Either way, I don't want to stop trying.
I’ve never passed the NAPFA test as a student. I never thought of myself as someone who could run. I don't know if I'll ever be fast or efficient, or if I’ll take to running the way people love it.
But for the first time in my life, I'm not using my body's limitations as an excuse.
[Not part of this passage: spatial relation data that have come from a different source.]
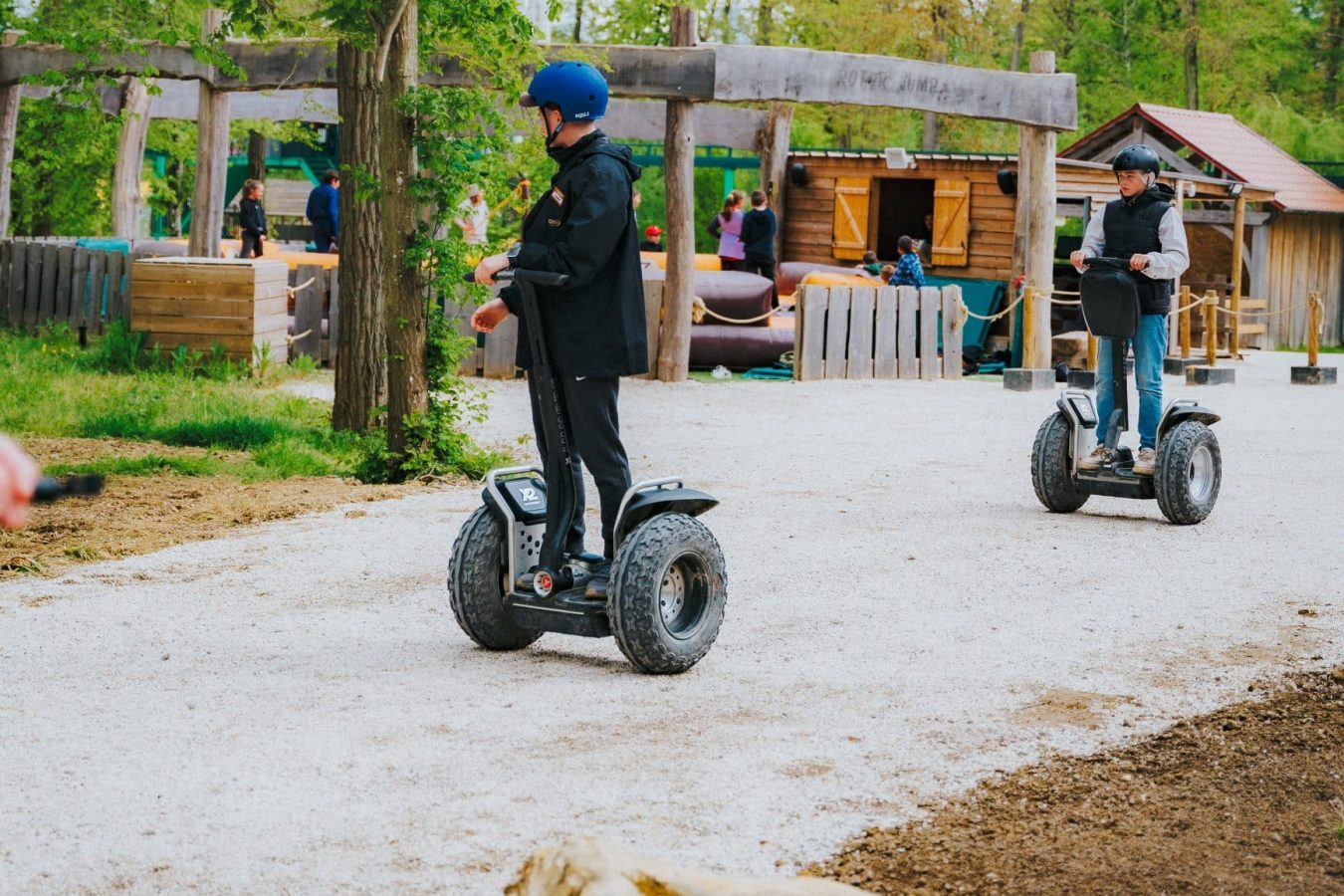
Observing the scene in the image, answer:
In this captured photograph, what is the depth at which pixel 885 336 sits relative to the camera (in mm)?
19406

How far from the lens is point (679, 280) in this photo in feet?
57.3

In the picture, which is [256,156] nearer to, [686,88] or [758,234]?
[758,234]

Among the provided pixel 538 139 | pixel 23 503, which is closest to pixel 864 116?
pixel 538 139

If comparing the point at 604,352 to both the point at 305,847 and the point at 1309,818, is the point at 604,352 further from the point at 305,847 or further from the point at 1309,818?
the point at 1309,818

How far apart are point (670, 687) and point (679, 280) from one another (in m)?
12.0

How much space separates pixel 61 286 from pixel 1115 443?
41.6 feet

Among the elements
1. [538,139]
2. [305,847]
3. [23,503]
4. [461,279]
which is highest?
[538,139]

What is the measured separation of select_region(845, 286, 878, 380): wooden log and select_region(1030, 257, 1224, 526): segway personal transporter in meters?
9.19

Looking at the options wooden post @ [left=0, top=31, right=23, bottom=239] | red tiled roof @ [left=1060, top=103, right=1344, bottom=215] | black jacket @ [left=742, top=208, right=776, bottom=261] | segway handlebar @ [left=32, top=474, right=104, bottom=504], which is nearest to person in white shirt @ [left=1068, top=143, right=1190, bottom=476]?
segway handlebar @ [left=32, top=474, right=104, bottom=504]

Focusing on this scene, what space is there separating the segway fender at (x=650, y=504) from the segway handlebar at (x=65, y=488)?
13.0 feet

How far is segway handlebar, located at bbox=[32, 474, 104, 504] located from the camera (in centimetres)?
181

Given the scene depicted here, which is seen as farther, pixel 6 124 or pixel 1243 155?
pixel 1243 155

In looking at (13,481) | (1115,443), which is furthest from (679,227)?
(13,481)

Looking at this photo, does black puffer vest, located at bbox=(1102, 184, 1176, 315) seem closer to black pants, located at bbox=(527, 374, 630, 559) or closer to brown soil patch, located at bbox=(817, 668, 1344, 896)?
black pants, located at bbox=(527, 374, 630, 559)
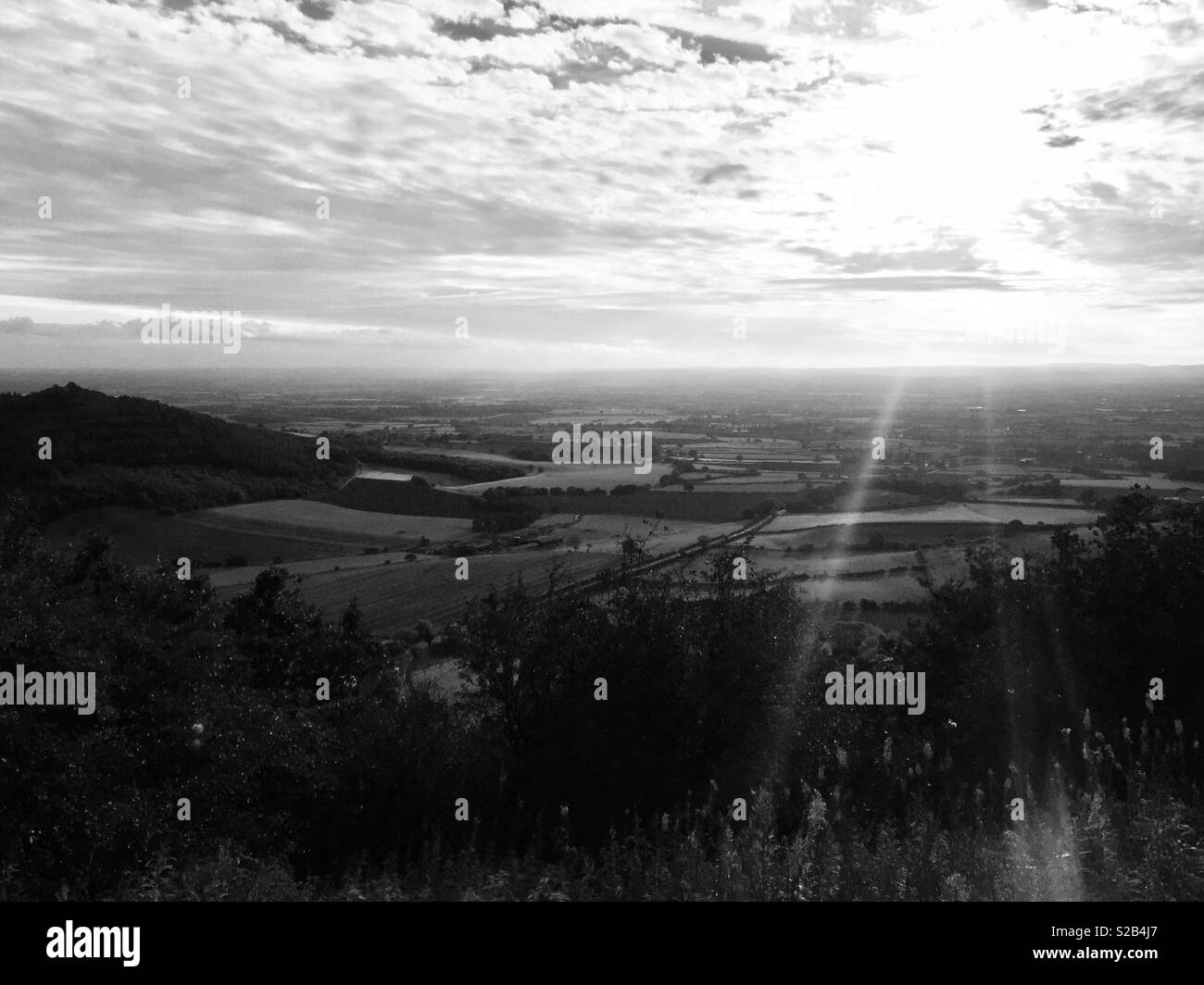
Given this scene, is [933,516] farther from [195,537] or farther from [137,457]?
[137,457]

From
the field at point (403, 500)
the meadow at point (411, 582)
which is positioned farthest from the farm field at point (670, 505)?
the meadow at point (411, 582)

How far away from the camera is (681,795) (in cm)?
733

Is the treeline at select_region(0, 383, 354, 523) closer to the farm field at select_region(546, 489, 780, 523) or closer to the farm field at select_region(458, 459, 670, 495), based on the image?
the farm field at select_region(458, 459, 670, 495)
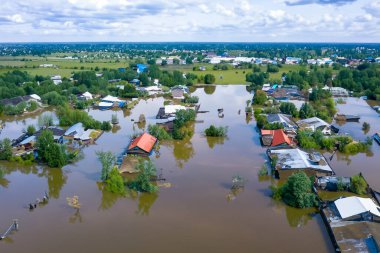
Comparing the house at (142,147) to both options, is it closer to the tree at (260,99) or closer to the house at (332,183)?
the house at (332,183)

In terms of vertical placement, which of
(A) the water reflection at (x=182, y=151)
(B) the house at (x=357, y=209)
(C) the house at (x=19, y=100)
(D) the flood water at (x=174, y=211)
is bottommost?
(D) the flood water at (x=174, y=211)

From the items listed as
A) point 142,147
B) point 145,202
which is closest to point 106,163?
point 145,202

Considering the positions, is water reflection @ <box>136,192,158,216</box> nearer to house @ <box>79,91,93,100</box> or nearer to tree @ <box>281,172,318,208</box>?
tree @ <box>281,172,318,208</box>

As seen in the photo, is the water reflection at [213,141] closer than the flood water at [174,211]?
No

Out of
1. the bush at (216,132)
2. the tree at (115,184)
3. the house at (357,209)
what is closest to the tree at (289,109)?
the bush at (216,132)

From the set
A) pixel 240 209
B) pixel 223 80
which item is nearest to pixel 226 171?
pixel 240 209

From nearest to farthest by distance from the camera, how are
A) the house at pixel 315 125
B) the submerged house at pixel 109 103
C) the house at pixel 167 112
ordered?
the house at pixel 315 125
the house at pixel 167 112
the submerged house at pixel 109 103

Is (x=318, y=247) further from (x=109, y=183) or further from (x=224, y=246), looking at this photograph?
(x=109, y=183)
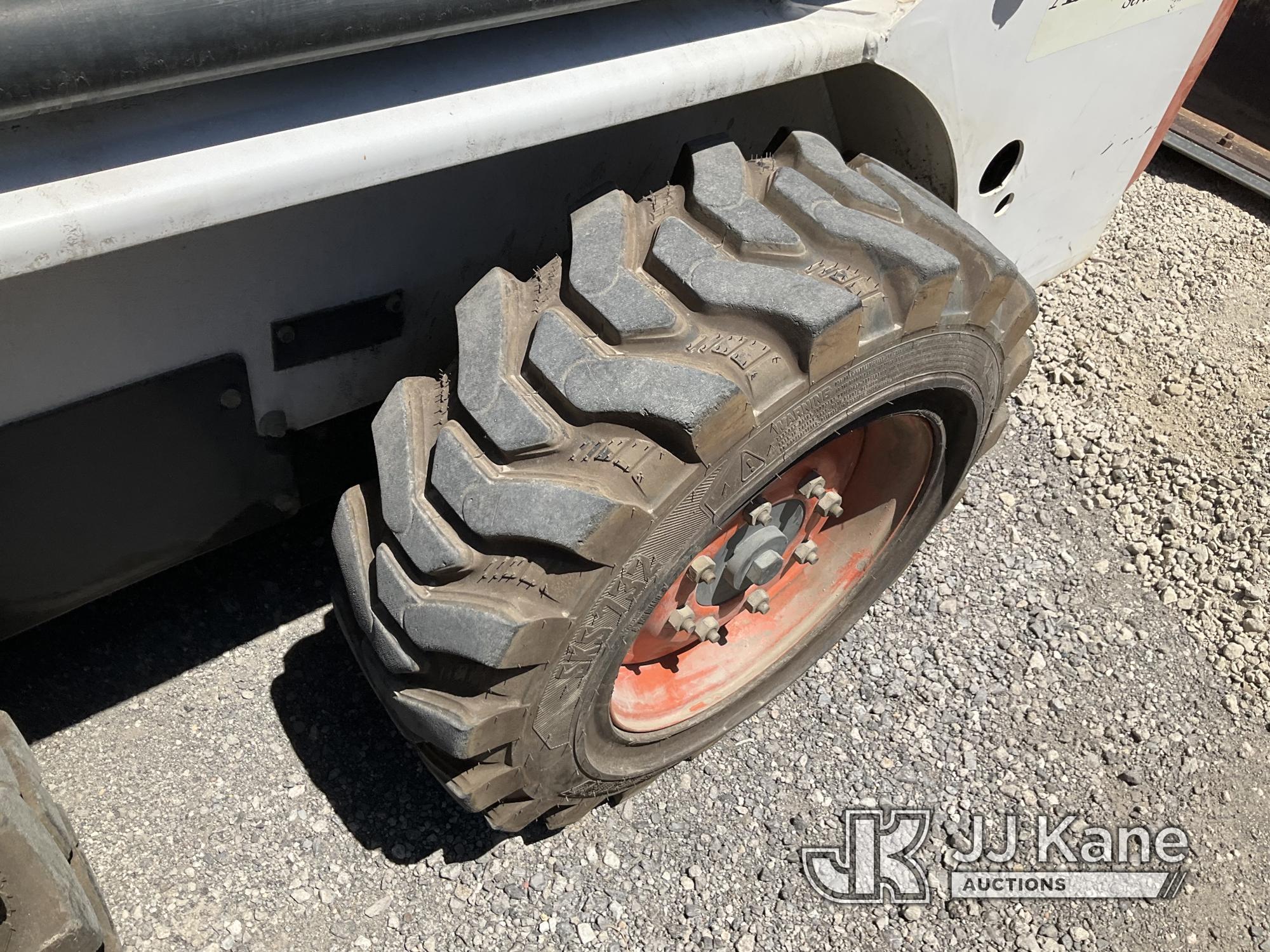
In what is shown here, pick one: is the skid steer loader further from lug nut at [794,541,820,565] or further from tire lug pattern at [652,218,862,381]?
lug nut at [794,541,820,565]

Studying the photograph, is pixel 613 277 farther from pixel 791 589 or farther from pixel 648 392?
pixel 791 589

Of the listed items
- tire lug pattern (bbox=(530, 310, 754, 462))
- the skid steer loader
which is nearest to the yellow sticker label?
the skid steer loader

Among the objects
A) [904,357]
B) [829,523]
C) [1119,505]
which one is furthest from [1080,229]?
[904,357]

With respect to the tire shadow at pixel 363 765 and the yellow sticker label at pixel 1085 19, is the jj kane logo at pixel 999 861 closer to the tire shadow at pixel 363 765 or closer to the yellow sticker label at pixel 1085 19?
the tire shadow at pixel 363 765

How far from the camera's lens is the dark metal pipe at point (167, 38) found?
0.80 metres

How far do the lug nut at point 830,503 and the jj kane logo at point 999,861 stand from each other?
52 cm

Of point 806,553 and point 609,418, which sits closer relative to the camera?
point 609,418

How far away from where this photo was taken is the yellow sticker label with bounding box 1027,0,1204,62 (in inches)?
61.3

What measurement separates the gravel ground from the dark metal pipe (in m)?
1.19

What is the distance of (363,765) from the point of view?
175 centimetres

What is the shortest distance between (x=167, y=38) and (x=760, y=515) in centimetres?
104

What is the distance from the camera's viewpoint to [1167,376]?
258 centimetres

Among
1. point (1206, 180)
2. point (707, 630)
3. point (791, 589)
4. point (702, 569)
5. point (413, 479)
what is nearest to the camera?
point (413, 479)

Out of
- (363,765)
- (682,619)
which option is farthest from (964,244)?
(363,765)
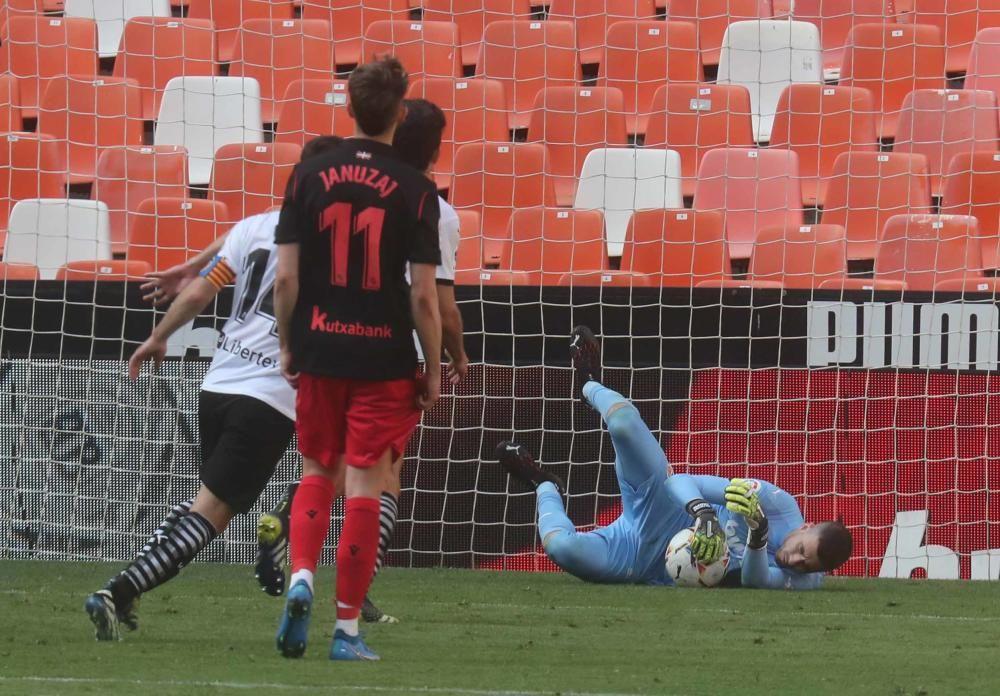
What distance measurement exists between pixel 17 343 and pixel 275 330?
9.83 feet

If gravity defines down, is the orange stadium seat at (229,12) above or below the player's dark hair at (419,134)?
above

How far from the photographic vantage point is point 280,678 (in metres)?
4.08

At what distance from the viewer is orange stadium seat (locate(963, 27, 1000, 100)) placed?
10.3 m

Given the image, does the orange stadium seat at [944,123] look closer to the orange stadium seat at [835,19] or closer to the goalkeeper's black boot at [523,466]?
the orange stadium seat at [835,19]

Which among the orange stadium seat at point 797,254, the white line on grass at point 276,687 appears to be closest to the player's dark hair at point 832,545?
the orange stadium seat at point 797,254

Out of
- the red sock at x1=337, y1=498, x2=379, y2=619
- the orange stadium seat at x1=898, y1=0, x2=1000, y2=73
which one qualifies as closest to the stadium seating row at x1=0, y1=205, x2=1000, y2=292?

I'm trying, even if I fail; even if my pace is embarrassing; even if every step still feels like an argument between my willpower and my lungs.
So, when my nephew asked me if I'd still be going to the gym when I'm 90, I told him the plain truth.
“I hope so.”
Because I finally understand that my body, flawed as it is, is something I can work with, and not something I have to fight.
And if I'm lucky, I'll still be moving, still breathing, still trying — one step at a time.
Other things
Going to Hokkaido tomorrow after 6.5+ hours of teaching, for a quick and super impromptu ski trip — keeping fingers crossed for a good, restful flight there; decent snow; a lot of fun!
I’m still doing a lot of revenge bedtime procrastination for reasons I don’t even comprehend right now, so maybe I’ll have to unpack it when I come back
everything is fine dog here for whatever the political situation is, and what it’s doing to the economy and my portfolio 😬
Until next time,
J
I love this! Well done on continuing to challenge your body to go places it's never gone before. I have been a runner for years and it has honestly been my salvation through every difficult life stage or work challenge.